Interpretability is an integral part of medical ML models. The goal of interpretable models is to make decisions similar to human behavior by providing explanations [50]. The currently proposed measures for explanation mainly analyze the model after training, i.e., post hoc interpretability [51]. We further used SHAP values to interpret the model. As shown in the SHAP summary plot, waist circumference, neck circumference, ESS, age, and BQ were among the most important prediction factors. At the individual level, high waist circumference, neck circumference, and BMI, smoking, breathing cessations during sleep, and a high-risk level of SBQ and BQ were risk factors of severe OSA; in contrast, low waist circumference, low neck circumference, and low ESS were protective factors. These results were in line with the multivariate LR analysis and previous findings. These results suggest that in addition to symptoms, we need to pay attention to the body size of patients in clinical work. In the case of insufficient diagnostic conditions, the scales have an important auxiliary judgment value. Weight loss may also be important for OSA patients.

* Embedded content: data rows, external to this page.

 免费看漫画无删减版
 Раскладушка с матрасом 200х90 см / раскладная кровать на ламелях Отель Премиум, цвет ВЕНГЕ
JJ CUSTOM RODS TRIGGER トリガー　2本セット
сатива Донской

Compared with previous studies, the present study is significant in terms of the research process and results. Unlike previous cases based only on public databases, we recruited subjects from northwestern China and collected their clinical information. Therefore, this study reflects the real situation of severe OSA patients, improving its applicability. Moreover, the included variables were all self-reported by subjects, facilitating generalization. In addition, previous studies only predicted OSA using one model, whereas we applied and compared various advanced ML methods and conducted an interpretability analysis of the most appropriate ML methods. Our proposed simplified model provides a screening platform for severe OSA, facilitates individualized risk stratification and formulates diagnostic decisions. It will help to identify patients with severe OSA as early as possible and provide timely treatment, especially in economically underdeveloped areas. Meanwhile, this model explains the importance of variables, which helps improve insights into severe OSA risk factors for clinicians.

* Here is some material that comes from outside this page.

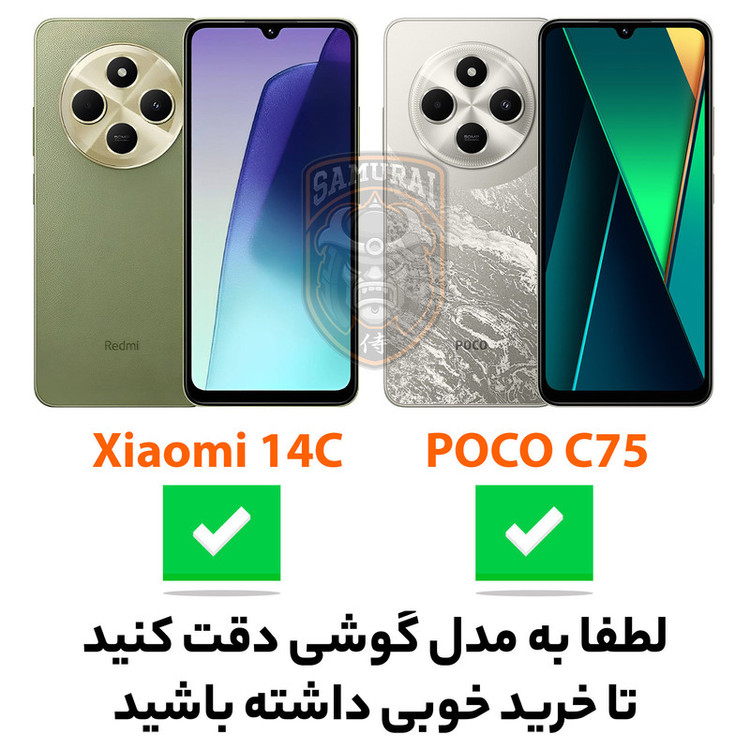 کاور سامورایی مدل Sleek AAA مناسب برای گوشی موبایل شیائومی Redmi 14C / Redmi A4 / Poco C75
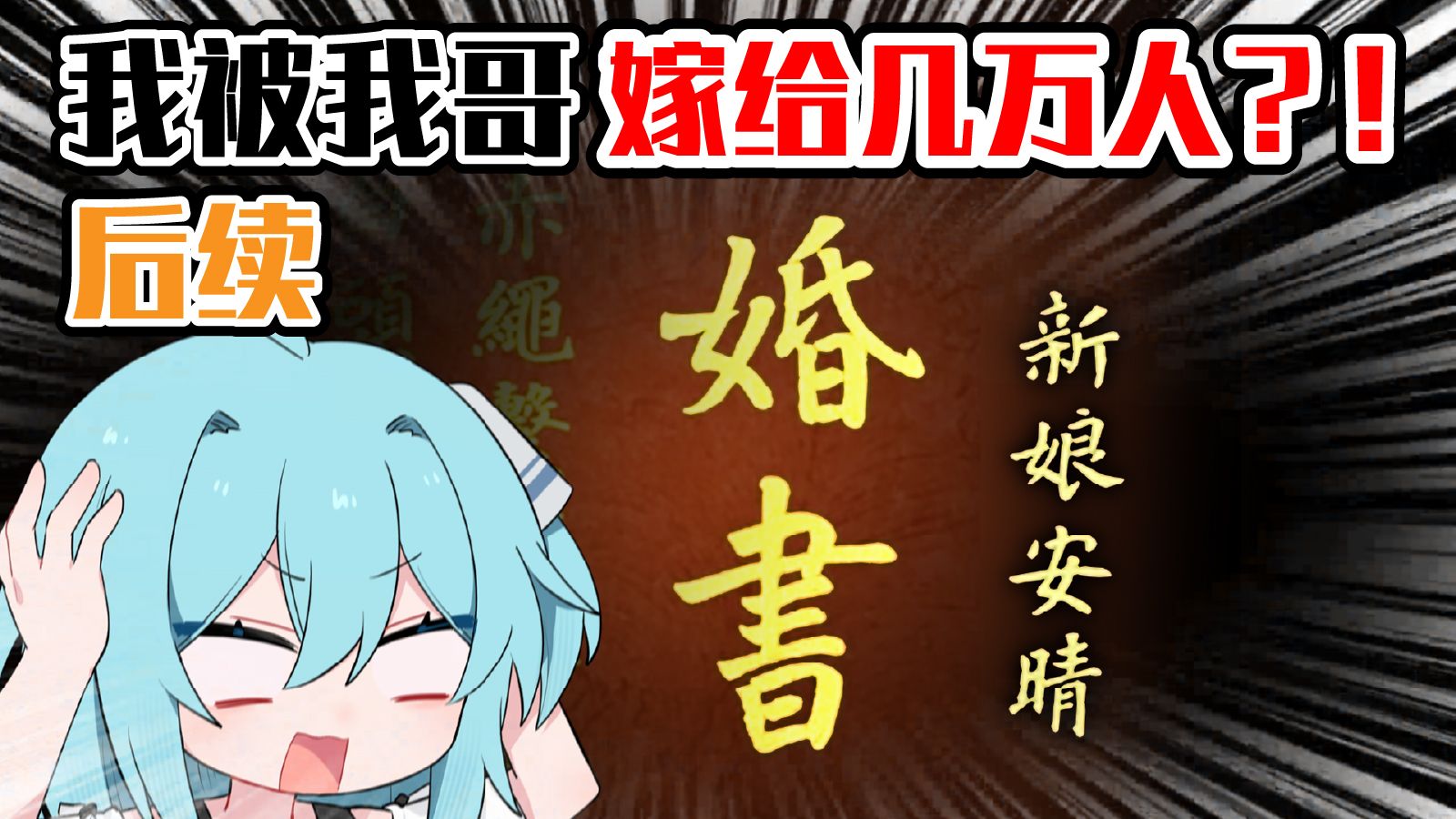 大傻春你们要干什么！！！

There were several limitations in this study. First, the model we established was developed to detect severe OSA, and thus subjects with suspected OSA in whom the prevalence of OSA was high were enrolled. Therefore, the results may not apply to the general population, where the prevalence of OSA is much lower. Second, the prevalence of OSA varies greatly among regions and ethnicities [52]. This study was a single-center study, and all subjects were Chinese, so this model needs to be validated in populations of multiple ethnicities. Third, this was a retrospective study without follow-up data. Further prospective validation studies should include larger samples to obtain more reliable results. Fourth, the accuracy and stability of the model need to be evaluated and improved. In summary, the model must be improved before being generalized by increasing the sample size, adding more relevant variables, and optimizing the algorithm.

Conclusions

In the present study, we developed six types of ML models to predict the risk of severe OSA, namely LR, MLP, Bagging, GBM, AdaBoost, and XGBoost. All six models showed high prediction performance. The GBM model performed best. Furthermore, we interpreted the model at the domain, feature, and individual levels. The findings of this study demonstrate the potential of a personalized screening model for individuals with a high risk of severe OSA using self-reported information. This will help to identify patients with severe OSA as early as possible and provide timely treatment, especially in economically underdeveloped areas. In the future, ML models are expected to make greater contributions to disease screening.